Elle court, elle court la « nostalgérie », chez les banquiers de la City

Mais cette fois, c’est le temps présent qui a primé ou, pour être plus précis, plutôt l’avenir de l’un des convives. Baâziz, c’est son surnom et c’est de lui qu’il s’agit, est quelqu’un qui a fait ses classes à la City de Londres, avant de se replier sur une banque d’affaires du continent. Aussi loin que remontent mes souvenirs le concernant, c’est quelqu’un qui n’a jamais rien laissé au hasard, communiquant ses angoisses au tout venant à propos de ses projets. Cette fois-ci, Baâziz pense à revenir en Algérie après avoir passé plus de la moitié de sa vie en dehors de son pays natal (cursus classique : baccalauréat au pays, études universitaires et carrière professionnelle à l’étranger, sans oublier l’inévitable « amnistie » pour un service militaire qu’il n’a jamais fait). En fait, depuis quelques mois, je croise de plus en plus de blédards installés en France ou ailleurs en Occident qui, binationaux comme Baâziz, évoquent avec insistance un possible retour au pays, non pas pour les vacances mais de manière durable. Banquiers d’affaires, contrôleurs de gestion, traders en Bourse, auditeurs, consultants en organisation ou en systèmes informatiques, ils témoignent pour la plupart du fort appel d’air en provenance d’Algérie à l’égard d’une expertise confirmée dans les métiers du chiffre et de la finance.

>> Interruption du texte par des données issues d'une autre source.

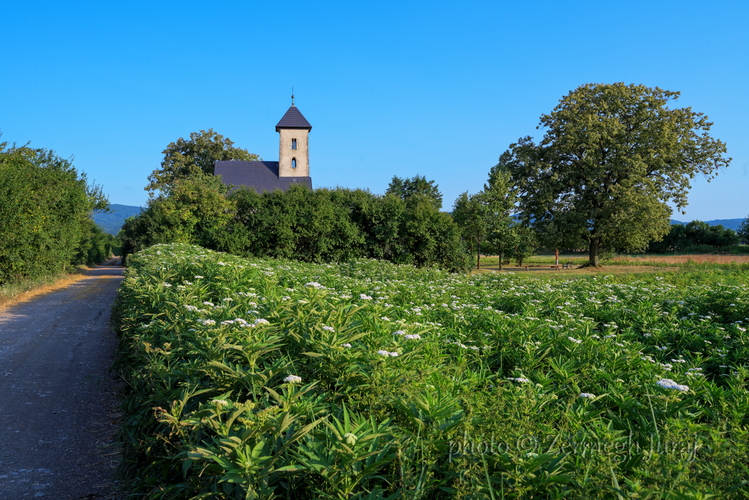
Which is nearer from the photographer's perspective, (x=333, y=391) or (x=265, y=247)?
(x=333, y=391)

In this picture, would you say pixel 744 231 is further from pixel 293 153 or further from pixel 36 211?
pixel 36 211

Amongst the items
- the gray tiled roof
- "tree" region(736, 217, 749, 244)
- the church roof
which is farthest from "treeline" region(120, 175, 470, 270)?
"tree" region(736, 217, 749, 244)

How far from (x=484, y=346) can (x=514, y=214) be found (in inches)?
1119

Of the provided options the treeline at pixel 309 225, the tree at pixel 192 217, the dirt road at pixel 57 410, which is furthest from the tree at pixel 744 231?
the dirt road at pixel 57 410

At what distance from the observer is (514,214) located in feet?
101

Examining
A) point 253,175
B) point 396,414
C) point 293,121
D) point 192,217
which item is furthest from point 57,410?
point 293,121

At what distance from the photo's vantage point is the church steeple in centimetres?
4678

Ce qui, au passage, n’est que le résultat des erreurs stratégiques commises dans l’enseignement supérieur durant les années 1970, où les sciences exactes (vive les ingénieurs !) furent privilégiées au détriment des sciences dites de gestion (ah, le socialisme… !). Pour autant, ce retour annoncé sera-t-il définitif ? A voir. « Je ne brûle pas mes vaisseaux. Je pourrais repartir à n’importe quel moment », s’est empressé de nous avertir Baâziz, alors que nous le pressions de questions. Soyons honnêtes, les motivations des concernés sont loin de relever d’un quelconque sentiment patriotique. Quand Baâziz nous a affirmé qu’il entendait « faire quelque chose pour le pays », nous avons tous éclaté de rire au point de faire sursauter les autres clients du restaurant.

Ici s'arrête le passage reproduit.